> _What is asked_:
A. In the article on Philly women muralists, which two women did Nile Livingston choose for the #SisterlyLove campaign?
B. Carry the article on Philly women muralists forward from its last sentence.

> _Text block_:
===============

Mar 24

9 Can’t-Miss Philly Muralists for Women’s Month

by: Norah Langweiler

Philly is home to a talented cohort of muralists and public artists who live and breathe the power of public art. The women on this list use their incredible talent to create attention-grabbing street art that provokes self-reflection, critiques our cultural and political realities, comforts and connects us. Through their artistic expression, they process the world around them, and in sharing it, ease our struggle to do the same.

 

Mural of James Baldwin's face painted in pink and yellow on a garage door.

untitled © 2017 City of Philadlephia Mural Arts Program / Nile Livingston, Fillmore Philadelphia, 29 E Allen Street. Photo by Steve Weinik.

Nile Livingston 

Local artist Nile Livingston is the skilled muralist and visual and graphic artist behind boutique graphic design firm Creative Repute. Nile has been involved with Mural Arts since 2004 – starting in our Youth Education program and culminating in her work as the lead artist on The Promise, a mural designed in conjunction with the Malcom Jenkins’ Foundation and Summer Camp.

This year, Nile is one of the artists involved in the #SisterlyLove campaign Visit Philly created to promote International Women’s month. For this project, Nile chose two iconic Philly women: Patti LaBelle and Mural Arts’ founder and executive director, Jane Golden. You can find their portraits 1100 Ludlow St through March 31.

 

Glass storefront painted with colorful flowers.

Mercantile Library © 2019 City of Philadelphia Mural Arts Program / Kala Hagopian, 1021 Chestnut Street. Photo by Steve Weinik.

Kala Hagopian 

Kala Hagopian is a fine-art muralist who specializes in realist works paired with vibrant colors and patterns. Kala is the brain and brush behind Hagopian Arts, which provides nature-inspired murals across and around the city. Kala is responsible for the Eco Mural Project plastered around the city, intended to raise awareness of climate change. The murals highlight the need for environmental stewardship by inserting meticulously-rendered images of fauna and flora throughout Philadelphia.

Kala has worked with Mural Arts on several projects including the Mercantile Library, the Philadelphia Marathon mural, and lead the restoration of Our Urban Landscape.

 

Column covered with sketch-style portraits. Behind it is a white wall with a pink neon sign that says

untitled © City of Philadlephia Mural Arts Program / Symone Salib, 444 North 3rd Street. Photo by Steve Weinik.

Symone Salib 

Philly-native and new(ish)-comer to the Philly arts scene, Symone Salib has plastered the city with illustrated portraits, starting conversations about pressing issues like bodily autonomy and civil rights. While much of her work takes on a political tone, some of her sketch-style portraits are meant to offer comfort or a bright spot on the walk to work or home from school.

===============

> _Data provided_:
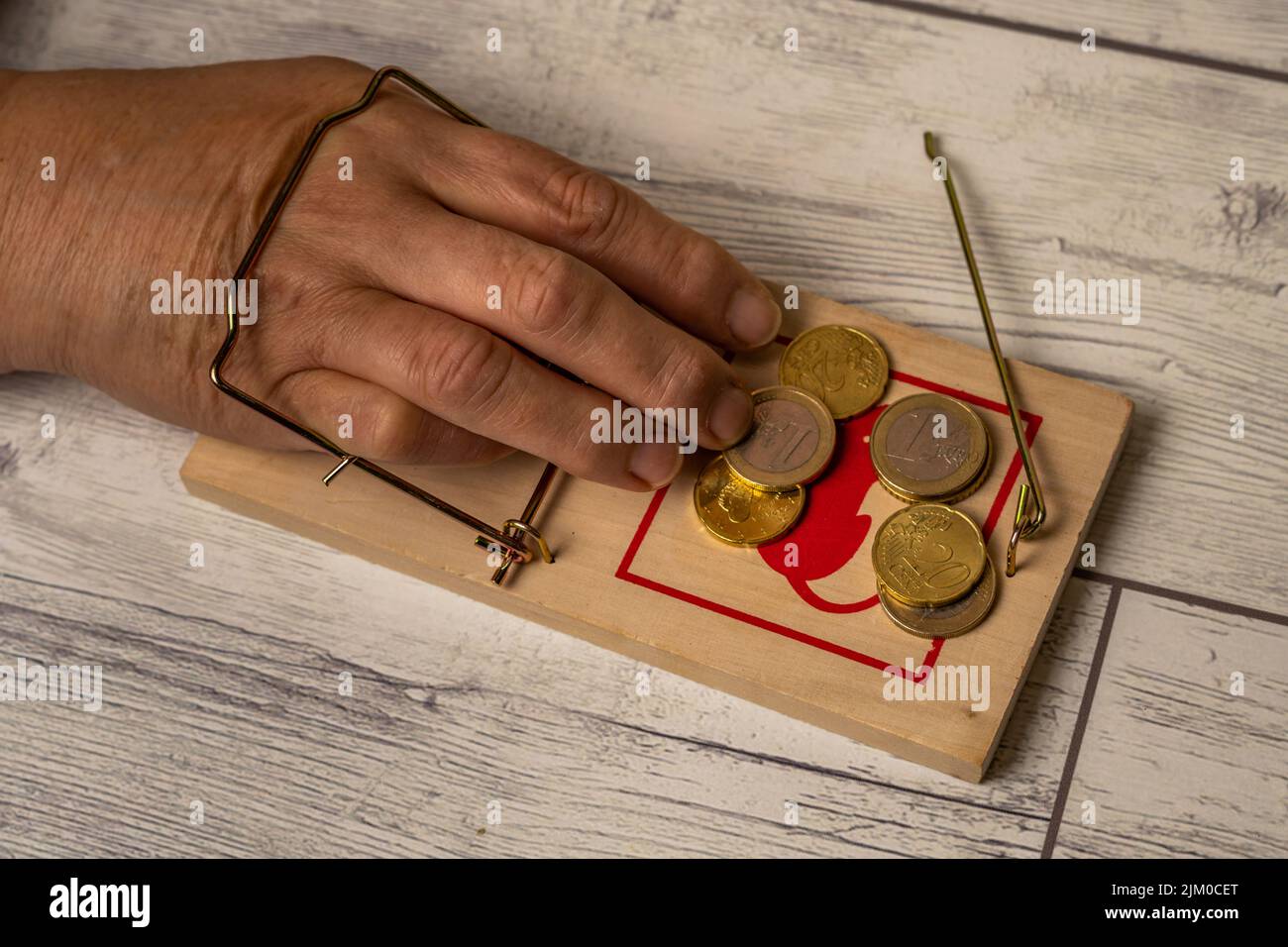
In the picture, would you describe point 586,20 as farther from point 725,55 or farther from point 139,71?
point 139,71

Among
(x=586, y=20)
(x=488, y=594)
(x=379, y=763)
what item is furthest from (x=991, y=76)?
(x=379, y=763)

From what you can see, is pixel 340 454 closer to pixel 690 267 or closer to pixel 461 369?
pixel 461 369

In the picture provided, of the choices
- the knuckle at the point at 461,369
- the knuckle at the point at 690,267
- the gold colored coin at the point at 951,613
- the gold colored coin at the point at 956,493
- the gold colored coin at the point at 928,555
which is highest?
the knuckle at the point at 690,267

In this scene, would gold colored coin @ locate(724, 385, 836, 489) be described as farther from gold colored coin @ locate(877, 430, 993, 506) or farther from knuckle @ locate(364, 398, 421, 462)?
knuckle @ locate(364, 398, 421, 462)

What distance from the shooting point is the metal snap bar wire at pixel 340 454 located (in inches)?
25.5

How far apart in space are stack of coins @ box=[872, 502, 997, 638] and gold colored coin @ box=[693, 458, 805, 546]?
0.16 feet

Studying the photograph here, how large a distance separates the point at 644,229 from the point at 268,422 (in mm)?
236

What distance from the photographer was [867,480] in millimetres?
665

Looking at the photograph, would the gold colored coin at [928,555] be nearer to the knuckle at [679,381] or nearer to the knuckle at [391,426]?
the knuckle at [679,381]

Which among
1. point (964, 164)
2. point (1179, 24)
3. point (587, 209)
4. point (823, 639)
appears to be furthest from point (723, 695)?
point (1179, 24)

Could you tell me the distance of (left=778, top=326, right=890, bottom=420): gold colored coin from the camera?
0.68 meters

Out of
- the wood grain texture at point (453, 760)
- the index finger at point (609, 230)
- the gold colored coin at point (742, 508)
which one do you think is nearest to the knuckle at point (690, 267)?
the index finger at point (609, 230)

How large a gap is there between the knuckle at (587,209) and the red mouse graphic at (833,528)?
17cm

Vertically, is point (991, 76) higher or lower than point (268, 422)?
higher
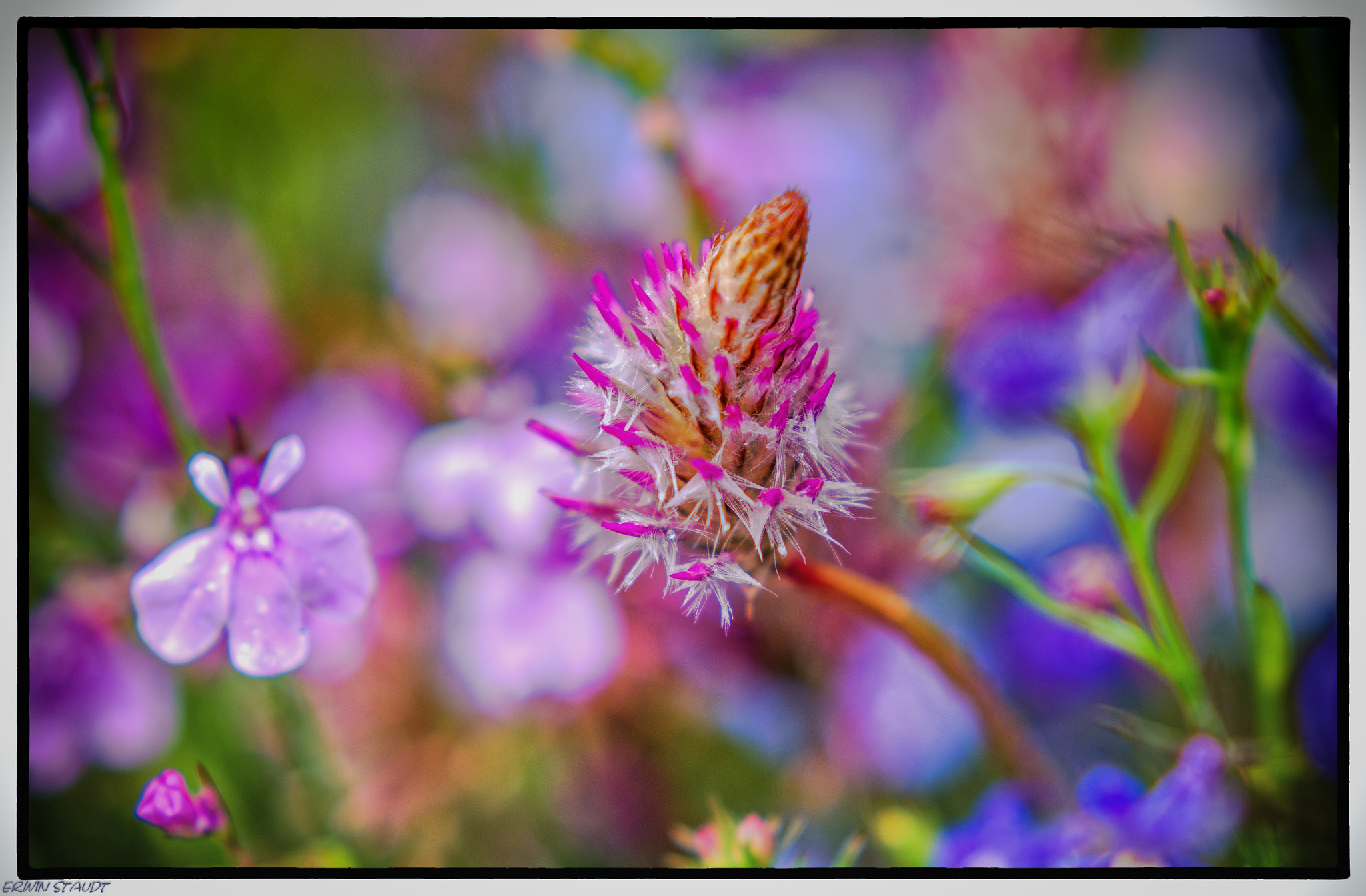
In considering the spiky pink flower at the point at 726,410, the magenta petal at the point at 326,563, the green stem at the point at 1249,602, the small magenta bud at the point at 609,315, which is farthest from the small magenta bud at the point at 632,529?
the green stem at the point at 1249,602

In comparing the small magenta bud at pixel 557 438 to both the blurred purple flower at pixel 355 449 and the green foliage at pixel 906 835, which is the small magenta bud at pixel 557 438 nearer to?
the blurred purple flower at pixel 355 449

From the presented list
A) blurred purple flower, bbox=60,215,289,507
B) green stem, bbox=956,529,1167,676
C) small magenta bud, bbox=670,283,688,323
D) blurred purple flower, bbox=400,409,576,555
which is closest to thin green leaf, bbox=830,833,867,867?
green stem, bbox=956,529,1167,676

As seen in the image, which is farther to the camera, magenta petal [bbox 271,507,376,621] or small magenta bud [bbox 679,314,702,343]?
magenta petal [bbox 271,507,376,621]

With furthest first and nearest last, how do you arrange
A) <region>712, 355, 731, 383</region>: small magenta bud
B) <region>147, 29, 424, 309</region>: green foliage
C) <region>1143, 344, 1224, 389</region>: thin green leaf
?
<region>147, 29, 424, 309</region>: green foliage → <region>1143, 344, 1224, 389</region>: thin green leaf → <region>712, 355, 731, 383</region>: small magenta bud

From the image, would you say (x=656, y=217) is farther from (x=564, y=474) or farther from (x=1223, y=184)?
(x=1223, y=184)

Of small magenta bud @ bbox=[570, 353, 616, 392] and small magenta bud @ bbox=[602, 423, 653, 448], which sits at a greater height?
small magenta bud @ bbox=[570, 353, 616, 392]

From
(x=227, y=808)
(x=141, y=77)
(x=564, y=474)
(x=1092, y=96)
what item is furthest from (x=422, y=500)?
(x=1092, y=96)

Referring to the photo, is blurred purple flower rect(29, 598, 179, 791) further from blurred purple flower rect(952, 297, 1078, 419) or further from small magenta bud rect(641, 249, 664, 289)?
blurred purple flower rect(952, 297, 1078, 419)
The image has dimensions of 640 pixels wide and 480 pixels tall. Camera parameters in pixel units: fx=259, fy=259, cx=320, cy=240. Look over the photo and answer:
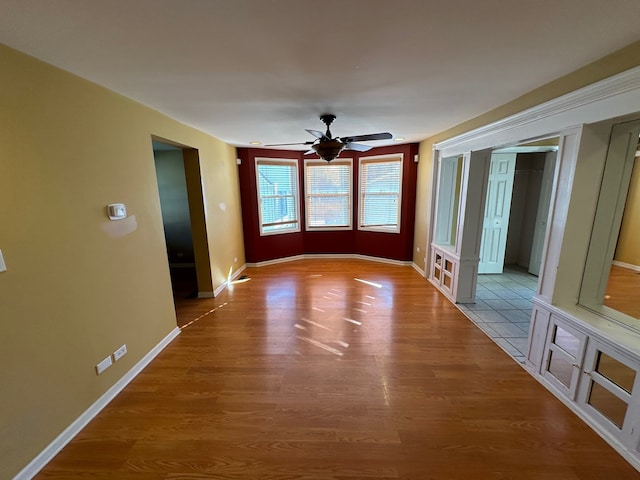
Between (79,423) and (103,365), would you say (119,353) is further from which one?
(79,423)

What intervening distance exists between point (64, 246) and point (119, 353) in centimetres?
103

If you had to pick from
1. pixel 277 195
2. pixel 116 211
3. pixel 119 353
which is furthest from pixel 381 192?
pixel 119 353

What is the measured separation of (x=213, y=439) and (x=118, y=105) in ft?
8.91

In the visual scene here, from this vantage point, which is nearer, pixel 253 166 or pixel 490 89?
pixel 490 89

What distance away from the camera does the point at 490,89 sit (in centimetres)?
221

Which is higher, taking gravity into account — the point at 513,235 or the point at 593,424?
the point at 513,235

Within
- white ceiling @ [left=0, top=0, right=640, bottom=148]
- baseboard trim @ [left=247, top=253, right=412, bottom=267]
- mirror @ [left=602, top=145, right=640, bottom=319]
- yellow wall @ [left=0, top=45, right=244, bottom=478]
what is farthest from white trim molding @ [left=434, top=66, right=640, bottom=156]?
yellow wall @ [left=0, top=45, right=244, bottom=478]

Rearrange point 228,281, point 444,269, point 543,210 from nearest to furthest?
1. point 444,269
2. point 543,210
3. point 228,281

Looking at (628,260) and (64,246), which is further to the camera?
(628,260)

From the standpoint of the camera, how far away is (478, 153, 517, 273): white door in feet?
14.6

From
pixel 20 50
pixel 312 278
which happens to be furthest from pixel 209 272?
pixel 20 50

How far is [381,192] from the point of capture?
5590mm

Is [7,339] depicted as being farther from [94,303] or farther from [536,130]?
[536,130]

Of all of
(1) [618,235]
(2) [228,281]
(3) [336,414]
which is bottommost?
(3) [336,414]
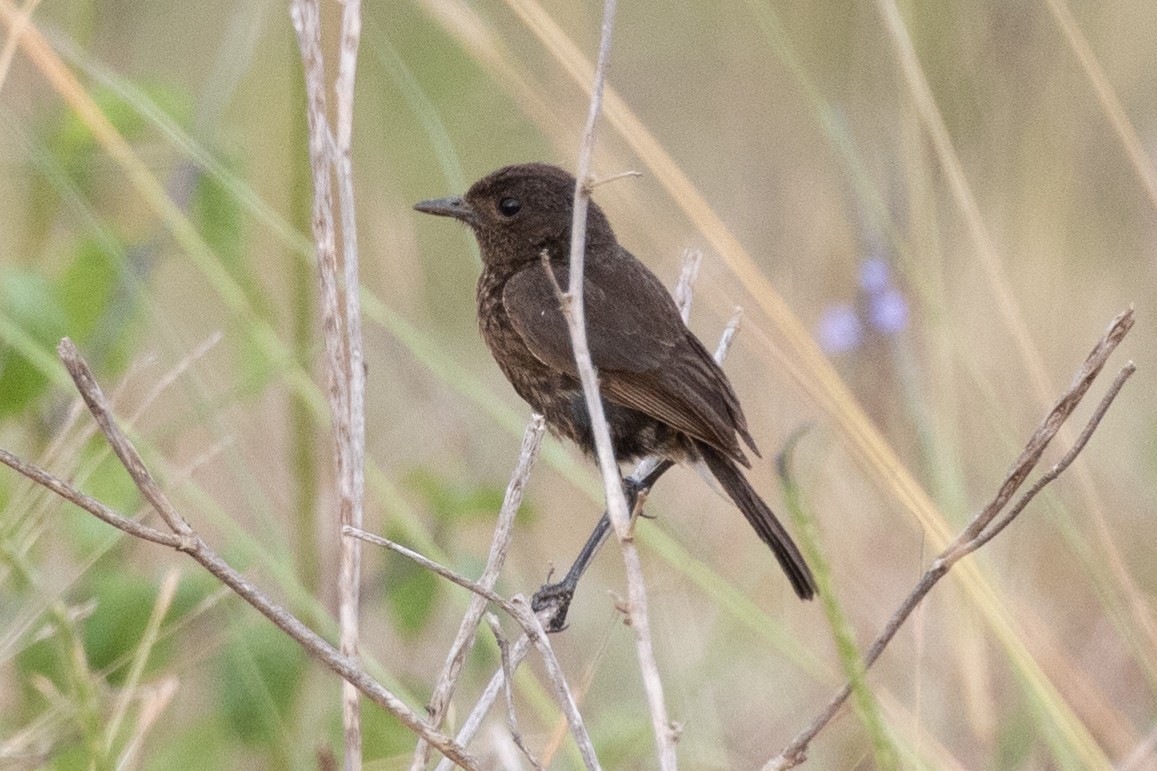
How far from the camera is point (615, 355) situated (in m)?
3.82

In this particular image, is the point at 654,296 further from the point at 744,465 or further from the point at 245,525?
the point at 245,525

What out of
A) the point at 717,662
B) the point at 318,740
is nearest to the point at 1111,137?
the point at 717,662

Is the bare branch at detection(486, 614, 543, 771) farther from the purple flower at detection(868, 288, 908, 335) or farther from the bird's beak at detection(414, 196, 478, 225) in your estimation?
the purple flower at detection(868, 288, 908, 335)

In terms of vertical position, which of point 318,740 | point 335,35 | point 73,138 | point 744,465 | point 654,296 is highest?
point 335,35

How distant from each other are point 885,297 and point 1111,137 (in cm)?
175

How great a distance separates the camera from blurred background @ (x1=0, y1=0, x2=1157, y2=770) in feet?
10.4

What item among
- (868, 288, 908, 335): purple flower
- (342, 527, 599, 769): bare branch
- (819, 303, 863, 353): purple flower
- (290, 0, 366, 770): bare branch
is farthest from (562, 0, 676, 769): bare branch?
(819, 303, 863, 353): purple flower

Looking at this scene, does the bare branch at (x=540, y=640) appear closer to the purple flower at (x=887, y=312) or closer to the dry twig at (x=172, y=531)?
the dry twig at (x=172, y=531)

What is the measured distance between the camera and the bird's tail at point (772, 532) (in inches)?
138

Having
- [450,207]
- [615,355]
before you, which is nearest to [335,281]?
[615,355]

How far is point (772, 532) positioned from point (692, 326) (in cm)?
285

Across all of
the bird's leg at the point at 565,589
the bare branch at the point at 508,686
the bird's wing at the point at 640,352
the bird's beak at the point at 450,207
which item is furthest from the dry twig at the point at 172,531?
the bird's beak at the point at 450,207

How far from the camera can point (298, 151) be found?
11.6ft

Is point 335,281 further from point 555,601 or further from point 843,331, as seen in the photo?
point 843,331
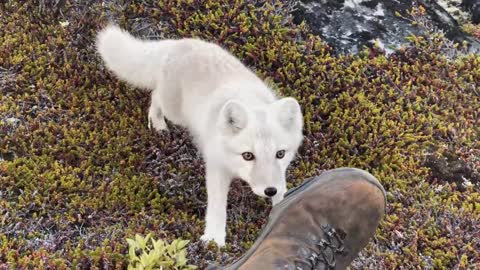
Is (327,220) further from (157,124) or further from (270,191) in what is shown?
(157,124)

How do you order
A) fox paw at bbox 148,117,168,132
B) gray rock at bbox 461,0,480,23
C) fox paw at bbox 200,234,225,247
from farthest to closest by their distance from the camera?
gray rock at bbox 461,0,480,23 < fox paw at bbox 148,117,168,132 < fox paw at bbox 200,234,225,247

===============

> _Answers for the tasks_:
A. Patti LaBelle and Jane Golden, the founder and executive director of Mural Arts.

B.
Symone has worked with Mural Arts Art Education students, giving them insight into the life of a working artist.

 

Brick wall with black candy hearts that say

Goth Hearts © 2020 City of Philadlephia Mural Arts Program / Amberella. Photo by Steve Weinik.

Amberella 

Philly- and LA-based mixed media artist, Amberella, has been a fixture in the street art scene for decades. Her work often takes on a political tone, critiquing popular culture, social justice, mental health, and sharing love with others and yourself. Amberella’s public art sparks conversations about our own feelings of isolation, while reminding us that no one travels through life’s journey alone.

In collaboration with our Porch Light program, Amberella chatted with refugee and immigrant teenagers about locations throughout the city they feel are personal sanctuaries. Together, they worked to share messages of inclusiveness and kindness that were translated into some of their native languages, like Arabic and Karen, as a way to further connect within each particular community.

 

Drama Queens © Hysterical Men, 2020

Hysterical Men 

Anonymous artist, Hysterical Men, uses street art to call out the gender imbalance and inequalities inherent to American political system. By applying words generally reserved for women (“flustered,” “emotional,” “hysterical”) to portraits of male politicians in fits of emotion, Hysterical Men highlights the double standards women face both in politics and in society.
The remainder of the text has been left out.